The German Justice Minister, who lost her parliamentary election, and now apparently her cabinet post as well, after likening President Bush's handling of the Iraq issue to the tactics of Adolf Hitler said something else about the president as well. In the same newspaper interview, Herta Daeubler-Gmelin said that if insider trading laws had been in effect when Mr. Bush was in the oil business back in the 1980s, "then Bush would be in jail today." By the way, she also claims that she never actually said the word Hitler, referring instead to "Adolf Nazi."

No Space for Weapons
Berkeley, Calif., has decided to declare outer space above the city off-limits to space-based weapons. The City Council has passed a resolution that "hereby declares that the space 60 kilometers and above the city of Berkeley is a space-based weapons free zone." It goes on to says that the resolution "is hereby recommended to be adopted by all municipalities in the United States of America and worldwide."

The Invisible Quote?
The New York Times reported on Friday that the document the Bush administration sent Congress outlining its national security strategy contained the following statement, "The president has no intention of allowing any foreign power to catch up with the huge lead the United States has opened since the fall of the Soviet Union." But others reading the document could not find that quote. The reason was that it wasn't in the document. It was, as The Times acknowledged the next day, "the writer's summation of interviews with senior administration officials."

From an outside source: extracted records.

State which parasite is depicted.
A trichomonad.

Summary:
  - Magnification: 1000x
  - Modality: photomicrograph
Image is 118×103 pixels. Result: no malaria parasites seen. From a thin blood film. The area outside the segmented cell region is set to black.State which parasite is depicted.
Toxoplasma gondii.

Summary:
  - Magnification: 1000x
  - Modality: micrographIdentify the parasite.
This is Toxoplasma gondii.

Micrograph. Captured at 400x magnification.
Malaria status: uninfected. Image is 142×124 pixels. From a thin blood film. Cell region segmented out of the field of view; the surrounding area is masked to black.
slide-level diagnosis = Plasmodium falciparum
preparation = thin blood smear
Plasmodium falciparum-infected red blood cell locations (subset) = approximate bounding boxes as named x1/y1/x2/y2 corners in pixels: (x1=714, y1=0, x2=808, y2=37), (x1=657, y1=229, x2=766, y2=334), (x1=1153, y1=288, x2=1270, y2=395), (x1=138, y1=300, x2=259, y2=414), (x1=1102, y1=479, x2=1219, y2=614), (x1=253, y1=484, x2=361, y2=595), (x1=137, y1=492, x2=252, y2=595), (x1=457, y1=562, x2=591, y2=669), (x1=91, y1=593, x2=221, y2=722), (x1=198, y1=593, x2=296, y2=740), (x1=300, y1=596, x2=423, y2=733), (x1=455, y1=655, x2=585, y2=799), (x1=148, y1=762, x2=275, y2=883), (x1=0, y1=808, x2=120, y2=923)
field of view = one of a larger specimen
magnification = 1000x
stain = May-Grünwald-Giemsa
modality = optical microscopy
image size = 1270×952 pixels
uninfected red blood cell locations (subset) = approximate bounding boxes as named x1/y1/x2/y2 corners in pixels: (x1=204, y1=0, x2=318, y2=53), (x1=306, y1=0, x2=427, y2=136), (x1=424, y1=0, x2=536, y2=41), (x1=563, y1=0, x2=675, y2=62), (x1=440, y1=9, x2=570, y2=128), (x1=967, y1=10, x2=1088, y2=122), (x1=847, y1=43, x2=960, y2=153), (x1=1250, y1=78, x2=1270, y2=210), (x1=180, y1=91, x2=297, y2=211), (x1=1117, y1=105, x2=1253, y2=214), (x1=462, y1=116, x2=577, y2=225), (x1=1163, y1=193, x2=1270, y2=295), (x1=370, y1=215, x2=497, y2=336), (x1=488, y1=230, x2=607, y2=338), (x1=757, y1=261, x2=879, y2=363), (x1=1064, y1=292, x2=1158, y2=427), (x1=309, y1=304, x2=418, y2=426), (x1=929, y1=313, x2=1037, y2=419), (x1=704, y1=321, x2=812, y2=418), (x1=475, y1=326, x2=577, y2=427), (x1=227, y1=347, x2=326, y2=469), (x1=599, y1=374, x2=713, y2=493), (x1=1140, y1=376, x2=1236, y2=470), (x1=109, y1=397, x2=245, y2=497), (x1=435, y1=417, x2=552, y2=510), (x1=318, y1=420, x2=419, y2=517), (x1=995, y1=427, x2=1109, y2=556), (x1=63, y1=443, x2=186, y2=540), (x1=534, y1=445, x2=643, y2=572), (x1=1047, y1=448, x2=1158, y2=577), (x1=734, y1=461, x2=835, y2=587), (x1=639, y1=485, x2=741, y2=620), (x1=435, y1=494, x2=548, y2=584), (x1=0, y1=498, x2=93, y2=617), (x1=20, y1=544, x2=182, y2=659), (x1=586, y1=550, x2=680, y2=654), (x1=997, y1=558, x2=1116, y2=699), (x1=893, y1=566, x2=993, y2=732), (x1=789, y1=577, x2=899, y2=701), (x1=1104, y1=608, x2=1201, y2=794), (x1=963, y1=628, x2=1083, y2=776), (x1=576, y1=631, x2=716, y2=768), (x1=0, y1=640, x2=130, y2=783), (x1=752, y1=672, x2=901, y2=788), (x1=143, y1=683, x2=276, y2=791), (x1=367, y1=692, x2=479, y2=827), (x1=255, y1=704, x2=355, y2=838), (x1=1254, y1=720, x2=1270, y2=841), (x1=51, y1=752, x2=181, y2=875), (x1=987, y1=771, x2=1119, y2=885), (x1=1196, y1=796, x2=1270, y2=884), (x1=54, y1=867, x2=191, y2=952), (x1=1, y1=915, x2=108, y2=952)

Different Parties, Different News Views
The latest Gallup poll shows a striking difference in the way Democrats and Republicans feel about the American news media. Fifty-one percent of Democrats think the news media are about right, but only 20 percent of Republicans feel that way. Only 27 percent of Democrats find the media too liberal. But 72 percent of Republicans feel that way. Eighteen percent of Democrats think the news media are too conservative, while only six percent of Republicans feel that way.